Monday, 13 December 2010

The Last Hurrah

The last day of February ended with the feeling that I had, on a fine balance, passed the test set for each day. A good combination of project work, enjoyment and other activities. The other activities did not include a walk or much house work, but I did a number of little jobs but which did not amount to balancing the food enjoyment of the day

I considered going out for a bacon roll but decided on a brunch using the new grill plate which required assembling, lightly greasing the top plate and the eight individual under grill pans before switch on with the expected brief smoking, the cooling, then washing and drying before commencing a first trial cook. I had a medium to small portion of piece of peppered steak, accompanied by two small pieces of already cooked gammon, two eggs, one sliced tomato and one sliced onion. I started everything at the same time, prepared to eat individually as items cooked but was able to try them at the same time. The steak was cooked on the top plate and was about right with perhaps another few minutes but no more. The eggs in contrast were over done but fitted well into two of the individual small cooking plates and were easy to remove without breaking. I will try another time on the flat area of the grill plate. The tomato and the gammon together with the onion were topped off on the top plate and perhaps the onion need to go in earlier. I must try some mushroom, scrambling the eggs, some hash browns and cheese on small cuts of bread although this will be part of a sliced finger roll. I will save bacon for the bought out rolls, I nearly forgot heating up a small portion of baked beans. When in the mood I will try some thing more imaginative.

In the evening I created a bed of lettuce and cucumber pieces with some French dressing and then covered with pieces of the previously cooked and now cold mackerel mixed with prawns peeled from shell. I had not been looking forward to the cold fish having been unable to separate into two meals when removed from freezer and defrosted and cooked on the same day, but the combination worked well so that the mackerel did not overpower everything else. Staying up until three am there was a midnight soup in a cup and a finger roll filled with slices of gammon and peppered mustard. A banana, grapes and portion of Lemon Tort comprised the sweets. Another admission has to be a can of caffeine and sugar free Pepsi cola.
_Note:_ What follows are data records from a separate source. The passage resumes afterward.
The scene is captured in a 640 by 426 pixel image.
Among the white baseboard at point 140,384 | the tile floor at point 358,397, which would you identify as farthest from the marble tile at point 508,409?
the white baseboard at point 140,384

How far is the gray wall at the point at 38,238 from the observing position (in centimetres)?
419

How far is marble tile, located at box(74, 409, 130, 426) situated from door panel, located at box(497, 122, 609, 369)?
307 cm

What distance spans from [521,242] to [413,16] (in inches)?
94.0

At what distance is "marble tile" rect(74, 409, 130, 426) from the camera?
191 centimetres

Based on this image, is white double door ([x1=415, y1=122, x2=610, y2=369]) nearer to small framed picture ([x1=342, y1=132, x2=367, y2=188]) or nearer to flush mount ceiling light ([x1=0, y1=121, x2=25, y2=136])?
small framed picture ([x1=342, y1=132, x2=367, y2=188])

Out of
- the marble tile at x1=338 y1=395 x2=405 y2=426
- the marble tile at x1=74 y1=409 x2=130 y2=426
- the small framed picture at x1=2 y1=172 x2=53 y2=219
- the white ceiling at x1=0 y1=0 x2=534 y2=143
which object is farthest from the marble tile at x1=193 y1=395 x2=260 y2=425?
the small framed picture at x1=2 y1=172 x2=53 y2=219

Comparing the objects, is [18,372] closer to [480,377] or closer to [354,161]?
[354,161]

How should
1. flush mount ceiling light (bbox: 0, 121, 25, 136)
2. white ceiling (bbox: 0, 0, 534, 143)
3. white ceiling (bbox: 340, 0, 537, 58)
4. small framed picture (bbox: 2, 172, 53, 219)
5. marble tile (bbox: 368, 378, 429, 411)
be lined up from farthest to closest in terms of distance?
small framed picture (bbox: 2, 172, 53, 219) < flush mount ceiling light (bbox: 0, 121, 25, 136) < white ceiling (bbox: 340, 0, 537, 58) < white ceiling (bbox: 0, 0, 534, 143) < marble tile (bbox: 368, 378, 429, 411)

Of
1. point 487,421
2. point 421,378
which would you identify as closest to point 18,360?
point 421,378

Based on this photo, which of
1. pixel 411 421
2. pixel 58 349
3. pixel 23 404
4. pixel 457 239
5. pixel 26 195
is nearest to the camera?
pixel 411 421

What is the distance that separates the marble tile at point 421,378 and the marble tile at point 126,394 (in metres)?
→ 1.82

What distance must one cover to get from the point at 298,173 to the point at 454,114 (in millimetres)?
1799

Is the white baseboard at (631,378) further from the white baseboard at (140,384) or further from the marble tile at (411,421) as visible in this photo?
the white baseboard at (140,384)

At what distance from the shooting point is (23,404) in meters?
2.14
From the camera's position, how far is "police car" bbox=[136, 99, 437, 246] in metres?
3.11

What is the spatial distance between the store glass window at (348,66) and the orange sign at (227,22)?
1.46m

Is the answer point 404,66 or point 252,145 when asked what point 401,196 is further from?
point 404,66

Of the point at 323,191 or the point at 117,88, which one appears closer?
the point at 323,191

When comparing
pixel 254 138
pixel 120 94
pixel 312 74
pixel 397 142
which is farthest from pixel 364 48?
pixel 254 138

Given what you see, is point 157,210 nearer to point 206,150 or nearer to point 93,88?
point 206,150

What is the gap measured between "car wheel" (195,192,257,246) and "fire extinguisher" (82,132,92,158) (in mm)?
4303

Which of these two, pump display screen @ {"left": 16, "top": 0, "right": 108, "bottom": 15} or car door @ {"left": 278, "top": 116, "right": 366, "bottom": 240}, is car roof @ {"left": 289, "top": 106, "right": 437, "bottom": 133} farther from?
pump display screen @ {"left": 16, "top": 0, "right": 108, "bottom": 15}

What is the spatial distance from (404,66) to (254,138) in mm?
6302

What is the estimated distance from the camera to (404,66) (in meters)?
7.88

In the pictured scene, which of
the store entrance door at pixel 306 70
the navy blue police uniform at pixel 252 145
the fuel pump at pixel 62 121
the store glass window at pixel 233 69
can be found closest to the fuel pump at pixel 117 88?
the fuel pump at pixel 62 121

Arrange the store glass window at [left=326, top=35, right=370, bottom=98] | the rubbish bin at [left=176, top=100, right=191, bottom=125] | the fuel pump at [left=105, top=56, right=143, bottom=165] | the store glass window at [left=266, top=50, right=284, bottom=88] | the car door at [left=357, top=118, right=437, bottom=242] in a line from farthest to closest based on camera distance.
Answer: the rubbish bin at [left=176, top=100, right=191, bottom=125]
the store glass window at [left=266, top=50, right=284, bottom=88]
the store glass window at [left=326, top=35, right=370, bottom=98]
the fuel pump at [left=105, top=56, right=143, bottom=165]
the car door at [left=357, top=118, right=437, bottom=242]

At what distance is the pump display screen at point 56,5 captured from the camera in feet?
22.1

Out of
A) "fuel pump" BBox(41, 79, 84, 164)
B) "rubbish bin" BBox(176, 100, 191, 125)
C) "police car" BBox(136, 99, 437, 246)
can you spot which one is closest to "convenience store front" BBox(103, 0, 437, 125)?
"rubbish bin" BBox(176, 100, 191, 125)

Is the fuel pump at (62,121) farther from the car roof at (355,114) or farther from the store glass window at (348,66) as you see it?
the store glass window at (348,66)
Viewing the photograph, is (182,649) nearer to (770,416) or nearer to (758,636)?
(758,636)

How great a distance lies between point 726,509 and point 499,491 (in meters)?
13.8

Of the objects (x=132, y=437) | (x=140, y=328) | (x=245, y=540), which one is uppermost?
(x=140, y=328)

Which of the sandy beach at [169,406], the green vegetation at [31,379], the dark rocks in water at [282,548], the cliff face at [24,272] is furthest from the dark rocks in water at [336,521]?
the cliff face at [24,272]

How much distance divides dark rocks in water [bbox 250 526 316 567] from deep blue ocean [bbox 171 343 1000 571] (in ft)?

The film find of the day was a showing of the Spencer Tracy performance in the film the Last Hurrah, from a book written in 1956 by Edward O Connor and which was a best seller in its day. The book is believed to have been based on the former Mayor of Boston James Michael Curley. Both characters were of Irish descent with working class backgrounds.

Mayor Curley became a working class hero where he and a political associate served a short prison sentence for fraud in 1904, having served as a member of the Massachusetts state House of representatives 1902-1903 and then become an Alderman, they had sat the civil service examination to enable two men in their district to get jobs as postmen with the Federal Government. The going to prison created a dark reputation for political opponents who exploited the incident during his subsequent election campaigns.

He was elected to the US House of Representatives 1911 to 1914 and was first elected Mayor of Boston in 1914 until 1918, returning in 1922-1926, 1930-1934 and 1946-1950. In 1937 and 1940 one of his former party political friends defeated him for the Mayoral nomination, which is an indication of the love hate reputation developed for him within the party as well as those supporting the Republican Party.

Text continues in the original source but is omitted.